By James Eli Shiffer

From the moment I started Whistleblower, I found out that I had formidable competition from some web sites I had never heard of: places like ripoffreport.com and complaintsboard.com. They're often the first sites that pop up on search engines when people who are unhappy with a product or service try to find out if they have company. They're also the flip side of the web's wild world of product endorsement, which the Federal Trade Commission tried to bring some order to this week by requiring bloggers to disclose if they're being paid to shill for something.

The world of dissing companies and products is equally wild. At its best, consumers' ability to complain to millions about their defective dishwasher or crappy car wash keeps companies honest. And companies do respond, with rebuttals or mea culpas. At its worst, it's a megaphone for liars or those mounting ad hominem attacks. One of Ripoff Report's categories is "adultery." You can search those entries for yourself.
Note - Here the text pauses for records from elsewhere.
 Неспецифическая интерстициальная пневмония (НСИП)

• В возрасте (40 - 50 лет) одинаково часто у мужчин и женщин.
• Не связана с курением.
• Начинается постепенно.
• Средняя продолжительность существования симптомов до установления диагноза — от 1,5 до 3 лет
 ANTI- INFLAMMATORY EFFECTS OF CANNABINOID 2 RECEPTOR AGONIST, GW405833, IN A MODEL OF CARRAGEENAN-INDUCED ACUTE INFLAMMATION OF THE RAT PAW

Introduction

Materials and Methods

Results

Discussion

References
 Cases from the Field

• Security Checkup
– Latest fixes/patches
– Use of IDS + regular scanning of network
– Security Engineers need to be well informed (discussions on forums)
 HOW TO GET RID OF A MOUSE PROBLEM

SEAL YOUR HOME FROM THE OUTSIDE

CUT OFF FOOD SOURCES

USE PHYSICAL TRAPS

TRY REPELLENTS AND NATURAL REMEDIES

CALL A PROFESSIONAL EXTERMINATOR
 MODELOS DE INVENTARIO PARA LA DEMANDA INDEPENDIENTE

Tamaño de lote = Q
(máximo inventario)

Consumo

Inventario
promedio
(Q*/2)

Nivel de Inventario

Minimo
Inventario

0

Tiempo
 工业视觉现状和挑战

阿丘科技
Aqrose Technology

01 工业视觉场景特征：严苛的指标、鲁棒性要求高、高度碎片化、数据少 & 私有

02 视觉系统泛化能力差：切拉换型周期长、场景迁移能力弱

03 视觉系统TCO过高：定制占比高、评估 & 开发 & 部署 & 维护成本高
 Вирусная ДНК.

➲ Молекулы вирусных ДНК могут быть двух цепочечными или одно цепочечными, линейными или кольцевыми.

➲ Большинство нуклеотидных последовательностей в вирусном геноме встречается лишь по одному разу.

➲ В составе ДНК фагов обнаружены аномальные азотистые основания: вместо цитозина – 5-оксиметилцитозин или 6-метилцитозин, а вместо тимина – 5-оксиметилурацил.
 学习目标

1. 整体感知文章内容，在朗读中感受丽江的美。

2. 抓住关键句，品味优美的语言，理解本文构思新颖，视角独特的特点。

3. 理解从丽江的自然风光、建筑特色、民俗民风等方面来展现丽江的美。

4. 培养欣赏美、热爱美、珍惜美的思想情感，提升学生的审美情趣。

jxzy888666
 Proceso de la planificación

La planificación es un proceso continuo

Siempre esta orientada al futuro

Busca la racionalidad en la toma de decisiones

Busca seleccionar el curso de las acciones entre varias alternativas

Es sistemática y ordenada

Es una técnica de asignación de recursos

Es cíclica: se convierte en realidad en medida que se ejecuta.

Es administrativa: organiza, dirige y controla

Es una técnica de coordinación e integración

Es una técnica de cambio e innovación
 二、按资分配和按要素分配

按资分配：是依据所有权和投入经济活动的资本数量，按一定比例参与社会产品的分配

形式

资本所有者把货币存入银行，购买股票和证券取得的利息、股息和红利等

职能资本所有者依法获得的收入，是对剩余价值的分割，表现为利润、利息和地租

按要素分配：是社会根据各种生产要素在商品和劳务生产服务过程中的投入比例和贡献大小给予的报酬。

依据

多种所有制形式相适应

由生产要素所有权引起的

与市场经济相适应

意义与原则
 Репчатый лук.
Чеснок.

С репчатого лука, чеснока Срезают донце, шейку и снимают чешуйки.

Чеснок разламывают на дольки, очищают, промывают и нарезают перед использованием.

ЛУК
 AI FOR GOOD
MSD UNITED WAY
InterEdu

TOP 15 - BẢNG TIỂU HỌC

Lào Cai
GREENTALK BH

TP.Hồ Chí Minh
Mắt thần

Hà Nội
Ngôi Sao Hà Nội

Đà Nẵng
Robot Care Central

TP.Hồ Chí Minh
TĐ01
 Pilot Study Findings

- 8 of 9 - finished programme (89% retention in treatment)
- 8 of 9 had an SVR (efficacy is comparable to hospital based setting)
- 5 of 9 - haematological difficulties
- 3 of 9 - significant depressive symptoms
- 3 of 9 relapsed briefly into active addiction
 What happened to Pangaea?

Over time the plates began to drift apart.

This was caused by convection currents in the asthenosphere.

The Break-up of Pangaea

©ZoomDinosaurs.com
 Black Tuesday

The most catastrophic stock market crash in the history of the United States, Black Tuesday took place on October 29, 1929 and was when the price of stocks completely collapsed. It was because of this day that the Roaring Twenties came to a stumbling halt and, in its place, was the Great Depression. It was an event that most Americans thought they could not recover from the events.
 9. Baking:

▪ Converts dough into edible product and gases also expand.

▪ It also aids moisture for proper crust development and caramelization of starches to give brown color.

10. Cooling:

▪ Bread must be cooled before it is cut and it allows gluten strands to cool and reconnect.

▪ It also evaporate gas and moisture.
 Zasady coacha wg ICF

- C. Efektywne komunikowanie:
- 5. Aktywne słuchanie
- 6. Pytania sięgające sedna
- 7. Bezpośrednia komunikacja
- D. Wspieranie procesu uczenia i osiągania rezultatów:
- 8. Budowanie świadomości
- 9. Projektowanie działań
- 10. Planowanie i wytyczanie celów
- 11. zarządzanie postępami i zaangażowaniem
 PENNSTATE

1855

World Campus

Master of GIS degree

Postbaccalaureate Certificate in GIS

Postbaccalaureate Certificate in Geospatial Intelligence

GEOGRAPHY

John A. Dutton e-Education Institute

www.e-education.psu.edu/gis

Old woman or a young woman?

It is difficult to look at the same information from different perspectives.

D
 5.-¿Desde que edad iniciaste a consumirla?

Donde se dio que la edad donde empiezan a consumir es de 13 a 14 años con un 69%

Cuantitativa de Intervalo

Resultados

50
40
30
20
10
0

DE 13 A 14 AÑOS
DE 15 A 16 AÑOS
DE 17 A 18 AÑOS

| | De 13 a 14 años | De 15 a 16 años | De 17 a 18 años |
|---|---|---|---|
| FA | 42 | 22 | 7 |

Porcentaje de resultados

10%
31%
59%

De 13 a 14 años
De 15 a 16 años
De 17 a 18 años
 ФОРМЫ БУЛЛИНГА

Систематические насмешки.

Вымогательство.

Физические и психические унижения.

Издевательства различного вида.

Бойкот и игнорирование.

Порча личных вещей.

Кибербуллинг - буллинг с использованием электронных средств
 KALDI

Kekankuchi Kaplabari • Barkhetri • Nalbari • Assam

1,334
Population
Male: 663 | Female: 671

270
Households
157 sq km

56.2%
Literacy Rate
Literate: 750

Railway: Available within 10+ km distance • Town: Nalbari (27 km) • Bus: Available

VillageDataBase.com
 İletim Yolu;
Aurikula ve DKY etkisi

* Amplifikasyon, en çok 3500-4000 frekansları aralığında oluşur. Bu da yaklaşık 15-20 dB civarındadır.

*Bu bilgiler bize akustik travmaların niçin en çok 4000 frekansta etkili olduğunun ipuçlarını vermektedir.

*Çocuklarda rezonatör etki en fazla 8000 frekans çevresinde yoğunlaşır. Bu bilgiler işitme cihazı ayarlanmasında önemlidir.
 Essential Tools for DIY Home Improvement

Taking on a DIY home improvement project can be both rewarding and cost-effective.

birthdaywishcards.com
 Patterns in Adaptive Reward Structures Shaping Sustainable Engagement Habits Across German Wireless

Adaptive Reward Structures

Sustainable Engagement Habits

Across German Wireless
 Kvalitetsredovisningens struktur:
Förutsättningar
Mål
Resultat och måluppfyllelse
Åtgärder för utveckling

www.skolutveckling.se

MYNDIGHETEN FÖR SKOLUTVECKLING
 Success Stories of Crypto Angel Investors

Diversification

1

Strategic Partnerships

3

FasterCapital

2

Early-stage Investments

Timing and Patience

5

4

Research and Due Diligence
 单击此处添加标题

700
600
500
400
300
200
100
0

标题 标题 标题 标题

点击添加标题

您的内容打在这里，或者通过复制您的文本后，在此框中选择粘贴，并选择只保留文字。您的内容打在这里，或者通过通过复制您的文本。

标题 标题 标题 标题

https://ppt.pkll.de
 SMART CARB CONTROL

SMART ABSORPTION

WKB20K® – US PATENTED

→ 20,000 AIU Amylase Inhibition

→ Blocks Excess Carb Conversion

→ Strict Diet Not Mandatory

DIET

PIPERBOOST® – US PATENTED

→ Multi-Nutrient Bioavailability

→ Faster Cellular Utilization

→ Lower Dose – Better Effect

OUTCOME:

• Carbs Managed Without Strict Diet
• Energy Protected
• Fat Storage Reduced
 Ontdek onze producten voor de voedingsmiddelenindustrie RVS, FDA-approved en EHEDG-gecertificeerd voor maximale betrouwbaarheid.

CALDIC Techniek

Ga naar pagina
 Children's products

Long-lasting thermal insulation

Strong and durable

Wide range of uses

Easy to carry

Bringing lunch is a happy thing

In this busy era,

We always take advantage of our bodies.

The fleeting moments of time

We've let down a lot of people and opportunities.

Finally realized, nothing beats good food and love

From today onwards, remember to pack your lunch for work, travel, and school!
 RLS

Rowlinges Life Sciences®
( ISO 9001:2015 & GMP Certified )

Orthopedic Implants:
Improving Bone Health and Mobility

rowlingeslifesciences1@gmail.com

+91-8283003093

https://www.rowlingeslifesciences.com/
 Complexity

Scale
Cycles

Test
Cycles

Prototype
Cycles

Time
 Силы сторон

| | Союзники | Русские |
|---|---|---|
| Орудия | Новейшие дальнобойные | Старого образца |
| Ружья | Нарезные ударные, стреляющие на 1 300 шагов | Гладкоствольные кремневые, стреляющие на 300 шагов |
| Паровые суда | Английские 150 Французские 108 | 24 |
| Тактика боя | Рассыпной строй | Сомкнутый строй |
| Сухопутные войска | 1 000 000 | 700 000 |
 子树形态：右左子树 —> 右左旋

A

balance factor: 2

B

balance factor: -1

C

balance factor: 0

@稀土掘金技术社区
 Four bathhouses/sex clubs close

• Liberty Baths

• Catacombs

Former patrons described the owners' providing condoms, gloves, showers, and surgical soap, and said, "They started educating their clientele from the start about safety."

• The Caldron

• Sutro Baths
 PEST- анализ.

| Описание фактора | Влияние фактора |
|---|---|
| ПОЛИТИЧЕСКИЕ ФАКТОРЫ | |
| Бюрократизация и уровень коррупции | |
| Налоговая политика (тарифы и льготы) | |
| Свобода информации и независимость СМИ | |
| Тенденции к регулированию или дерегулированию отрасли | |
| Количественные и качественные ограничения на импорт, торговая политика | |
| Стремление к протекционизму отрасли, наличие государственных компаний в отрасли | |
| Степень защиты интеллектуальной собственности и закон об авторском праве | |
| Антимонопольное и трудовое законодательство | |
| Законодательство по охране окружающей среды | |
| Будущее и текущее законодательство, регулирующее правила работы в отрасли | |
So where does that leave Whistleblower? The answer isn't as obvious as you might think. Of course, we don't publish random anonymous, potentially defamatory allegations. Such claims occasionally appear in comments on stories and blog posts, but we're working to police those more effectively. While I was live-blogging last year's election, I published reports from readers (for which I required their real names) about polling problems they were experiencing without confirming them. In that case, the importance of timeliness and the value of an instant forum to voters outweighed the potential harm of publishing something that was not quite right. I also counted on the self-correcting nature of the Internet - if they were telling me something completely off-base, I would hear about it and follow up.

For everything else, Whistleblower has investigated your allegations - and tossed some of them out after we found out the complaint was misdirected or just plain wrong. The team can't get to as many as we would like, so we're constantly thinking about ways to share more of your tips in a way that reflects the best of the web - a community in which every voice can be heard. But a newsroom sage long ago told me that often, the most important decision a journalistic can make is not to publish a story.

Still, I know Whistleblower can't ignore the world of online consumer gripes. Audrey Lazarus first got suspicious about her work-at-home business that I wrote about last month when she found online complaints from others who felt burned by Bankcard Empire. The company has vigorously responded to online attacks on its reputation. Ripoff Report features a lengthy assertion of Bankcard Empire's integrity, authored by Ripoff Report founder Ed Magedson, but sounding as if it was written by the company's PR department. Perhaps that was an effort to stay out of the defamation lawsuit that the company filed last month against eight people after they posted negative statements about the company on online forums.

The Ripoff Report's slogan reads, in part, "let the truth be known." Read down a bit further, and you'll find, "While we encourage and even require authors to only file truthful reports, Ripoff Report does not guarantee that all reports are authenic or accurate."

For the record, Whistleblower guarantees that what we report is accurate to the best of our knowledge, or we'll correct it. In the age of the free speech free-for-all, I'm confident that matters.